• **RECORDS TO PROCESS**
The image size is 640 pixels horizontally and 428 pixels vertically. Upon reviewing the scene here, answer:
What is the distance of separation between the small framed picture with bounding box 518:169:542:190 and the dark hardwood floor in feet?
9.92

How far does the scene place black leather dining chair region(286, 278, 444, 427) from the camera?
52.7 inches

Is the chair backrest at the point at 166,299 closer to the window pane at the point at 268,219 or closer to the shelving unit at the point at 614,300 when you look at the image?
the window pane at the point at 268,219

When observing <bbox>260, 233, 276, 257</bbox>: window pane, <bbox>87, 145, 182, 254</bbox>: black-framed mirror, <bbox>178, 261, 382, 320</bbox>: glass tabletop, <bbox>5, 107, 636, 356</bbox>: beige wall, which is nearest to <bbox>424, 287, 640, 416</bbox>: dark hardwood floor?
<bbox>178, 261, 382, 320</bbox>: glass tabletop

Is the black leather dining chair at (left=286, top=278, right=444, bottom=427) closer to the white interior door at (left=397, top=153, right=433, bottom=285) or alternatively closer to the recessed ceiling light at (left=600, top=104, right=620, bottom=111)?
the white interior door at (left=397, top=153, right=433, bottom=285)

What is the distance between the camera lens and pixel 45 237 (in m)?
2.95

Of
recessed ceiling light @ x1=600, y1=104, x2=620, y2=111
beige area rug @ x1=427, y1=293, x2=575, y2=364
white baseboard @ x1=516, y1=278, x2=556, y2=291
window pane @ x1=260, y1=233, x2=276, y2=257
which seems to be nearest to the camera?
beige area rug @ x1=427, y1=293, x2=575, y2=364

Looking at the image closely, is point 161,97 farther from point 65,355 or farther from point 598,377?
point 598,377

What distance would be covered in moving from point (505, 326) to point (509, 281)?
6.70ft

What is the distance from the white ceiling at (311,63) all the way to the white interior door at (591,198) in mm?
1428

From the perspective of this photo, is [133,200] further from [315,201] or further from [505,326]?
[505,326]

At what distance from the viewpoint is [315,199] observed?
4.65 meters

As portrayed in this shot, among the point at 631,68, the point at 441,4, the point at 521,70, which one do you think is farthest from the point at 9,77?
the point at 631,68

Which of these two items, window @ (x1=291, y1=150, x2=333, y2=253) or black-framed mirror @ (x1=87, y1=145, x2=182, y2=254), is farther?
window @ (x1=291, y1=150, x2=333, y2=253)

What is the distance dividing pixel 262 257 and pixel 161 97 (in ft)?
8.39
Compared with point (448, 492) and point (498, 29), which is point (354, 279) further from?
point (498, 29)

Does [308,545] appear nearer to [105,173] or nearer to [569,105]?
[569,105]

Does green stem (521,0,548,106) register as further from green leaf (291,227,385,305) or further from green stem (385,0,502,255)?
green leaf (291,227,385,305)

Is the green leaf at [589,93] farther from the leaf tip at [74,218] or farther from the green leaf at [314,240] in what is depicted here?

• **TASK REQUIREMENTS**
Please echo the lines of the data, starting with the line that contains "Which of these" and continuing through the end of the data.

• **OUTPUT BELOW**
Which of these two items, window @ (x1=291, y1=150, x2=333, y2=253) or black-framed mirror @ (x1=87, y1=145, x2=182, y2=254), is farther?
window @ (x1=291, y1=150, x2=333, y2=253)

What is the distance dividing pixel 262 257 and pixel 161 97 (in ft)?
8.39
Compared with point (448, 492) and point (498, 29), which is point (354, 279) further from?
point (498, 29)

Does [308,545] appear nearer to [105,173] or nearer to [569,105]?
[569,105]

Does green stem (521,0,548,106) register as further from green leaf (291,227,385,305) or further from green stem (385,0,502,255)?
green leaf (291,227,385,305)

Is the green leaf at [589,93] farther from the leaf tip at [74,218] or farther from the green leaf at [314,240] in what is depicted here?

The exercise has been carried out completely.